:: Collection entries ::
◆ ◆ ◆
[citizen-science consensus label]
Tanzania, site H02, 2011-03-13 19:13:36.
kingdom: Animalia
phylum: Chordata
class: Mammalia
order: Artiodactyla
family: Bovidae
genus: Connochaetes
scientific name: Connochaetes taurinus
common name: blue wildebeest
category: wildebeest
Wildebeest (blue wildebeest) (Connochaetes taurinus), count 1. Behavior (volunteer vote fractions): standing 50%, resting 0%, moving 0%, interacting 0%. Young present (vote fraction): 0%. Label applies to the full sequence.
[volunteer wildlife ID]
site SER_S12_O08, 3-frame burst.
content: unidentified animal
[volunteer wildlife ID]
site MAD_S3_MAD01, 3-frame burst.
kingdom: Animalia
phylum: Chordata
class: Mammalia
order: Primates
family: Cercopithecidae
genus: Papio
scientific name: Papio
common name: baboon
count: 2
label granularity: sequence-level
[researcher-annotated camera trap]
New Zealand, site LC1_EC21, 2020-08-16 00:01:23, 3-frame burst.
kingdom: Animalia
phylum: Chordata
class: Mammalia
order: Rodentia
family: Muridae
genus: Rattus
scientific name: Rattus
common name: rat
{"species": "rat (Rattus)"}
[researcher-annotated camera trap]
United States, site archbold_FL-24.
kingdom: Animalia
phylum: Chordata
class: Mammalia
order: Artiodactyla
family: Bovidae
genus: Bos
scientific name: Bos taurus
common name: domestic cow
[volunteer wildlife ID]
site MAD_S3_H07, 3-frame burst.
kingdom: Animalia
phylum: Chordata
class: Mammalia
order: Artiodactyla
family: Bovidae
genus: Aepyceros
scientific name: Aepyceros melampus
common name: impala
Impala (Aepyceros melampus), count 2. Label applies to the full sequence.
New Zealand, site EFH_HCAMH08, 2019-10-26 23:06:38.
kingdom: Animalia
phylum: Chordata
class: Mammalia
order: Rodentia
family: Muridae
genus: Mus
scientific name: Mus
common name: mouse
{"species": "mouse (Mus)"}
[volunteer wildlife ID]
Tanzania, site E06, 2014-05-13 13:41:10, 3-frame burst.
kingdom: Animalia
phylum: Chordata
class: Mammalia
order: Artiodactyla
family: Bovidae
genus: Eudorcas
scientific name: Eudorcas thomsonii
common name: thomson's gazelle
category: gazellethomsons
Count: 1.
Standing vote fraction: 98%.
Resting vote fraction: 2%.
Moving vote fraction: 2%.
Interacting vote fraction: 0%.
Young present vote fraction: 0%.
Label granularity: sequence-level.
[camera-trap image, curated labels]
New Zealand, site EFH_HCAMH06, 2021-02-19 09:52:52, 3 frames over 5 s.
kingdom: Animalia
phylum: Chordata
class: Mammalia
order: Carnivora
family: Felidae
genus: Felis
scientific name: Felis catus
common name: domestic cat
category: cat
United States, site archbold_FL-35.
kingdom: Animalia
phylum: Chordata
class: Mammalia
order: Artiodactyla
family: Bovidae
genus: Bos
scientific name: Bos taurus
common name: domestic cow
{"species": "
◆ ◆ ◆
:: Directions for this task ::
Could you reproduce every record above exactly as it stands?

:: Result of the exercise ::
[citizen-science consensus label]
Tanzania, site H02, 2011-03-13 19:13:36.
kingdom: Animalia
phylum: Chordata
class: Mammalia
order: Artiodactyla
family: Bovidae
genus: Connochaetes
scientific name: Connochaetes taurinus
common name: blue wildebeest
category: wildebeest
Wildebeest (blue wildebeest) (Connochaetes taurinus), count 1. Behavior (volunteer vote fractions): standing 50%, resting 0%, moving 0%, interacting 0%. Young present (vote fraction): 0%. Label applies to the full sequence.
[volunteer wildlife ID]
site SER_S12_O08, 3-frame burst.
content: unidentified animal
[volunteer wildlife ID]
site MAD_S3_MAD01, 3-frame burst.
kingdom: Animalia
phylum: Chordata
class: Mammalia
order: Primates
family: Cercopithecidae
genus: Papio
scientific name: Papio
common name: baboon
count: 2
label granularity: sequence-level
[researcher-annotated camera trap]
New Zealand, site LC1_EC21, 2020-08-16 00:01:23, 3-frame burst.
kingdom: Animalia
phylum: Chordata
class: Mammalia
order: Rodentia
family: Muridae
genus: Rattus
scientific name: Rattus
common name: rat
{"species": "rat (Rattus)"}
[researcher-annotated camera trap]
United States, site archbold_FL-24.
kingdom: Animalia
phylum: Chordata
class: Mammalia
order: Artiodactyla
family: Bovidae
genus: Bos
scientific name: Bos taurus
common name: domestic cow
[volunteer wildlife ID]
site MAD_S3_H07, 3-frame burst.
kingdom: Animalia
phylum: Chordata
class: Mammalia
order: Artiodactyla
family: Bovidae
genus: Aepyceros
scientific name: Aepyceros melampus
common name: impala
Impala (Aepyceros melampus), count 2. Label applies to the full sequence.
New Zealand, site EFH_HCAMH08, 2019-10-26 23:06:38.
kingdom: Animalia
phylum: Chordata
class: Mammalia
order: Rodentia
family: Muridae
genus: Mus
scientific name: Mus
common name: mouse
{"species": "mouse (Mus)"}
[volunteer wildlife ID]
Tanzania, site E06, 2014-05-13 13:41:10, 3-frame burst.
kingdom: Animalia
phylum: Chordata
class: Mammalia
order: Artiodactyla
family: Bovidae
genus: Eudorcas
scientific name: Eudorcas thomsonii
common name: thomson's gazelle
category: gazellethomsons
Count: 1.
Standing vote fraction: 98%.
Resting vote fraction: 2%.
Moving vote fraction: 2%.
Interacting vote fraction: 0%.
Young present vote fraction: 0%.
Label granularity: sequence-level.
[camera-trap image, curated labels]
New Zealand, site EFH_HCAMH06, 2021-02-19 09:52:52, 3 frames over 5 s.
kingdom: Animalia
phylum: Chordata
class: Mammalia
order: Carnivora
family: Felidae
genus: Felis
scientific name: Felis catus
common name: domestic cat
category: cat
United States, site archbold_FL-35.
kingdom: Animalia
phylum: Chordata
class: Mammalia
order: Artiodactyla
family: Bovidae
genus: Bos
scientific name: Bos taurus
common name: domestic cow
{"species": "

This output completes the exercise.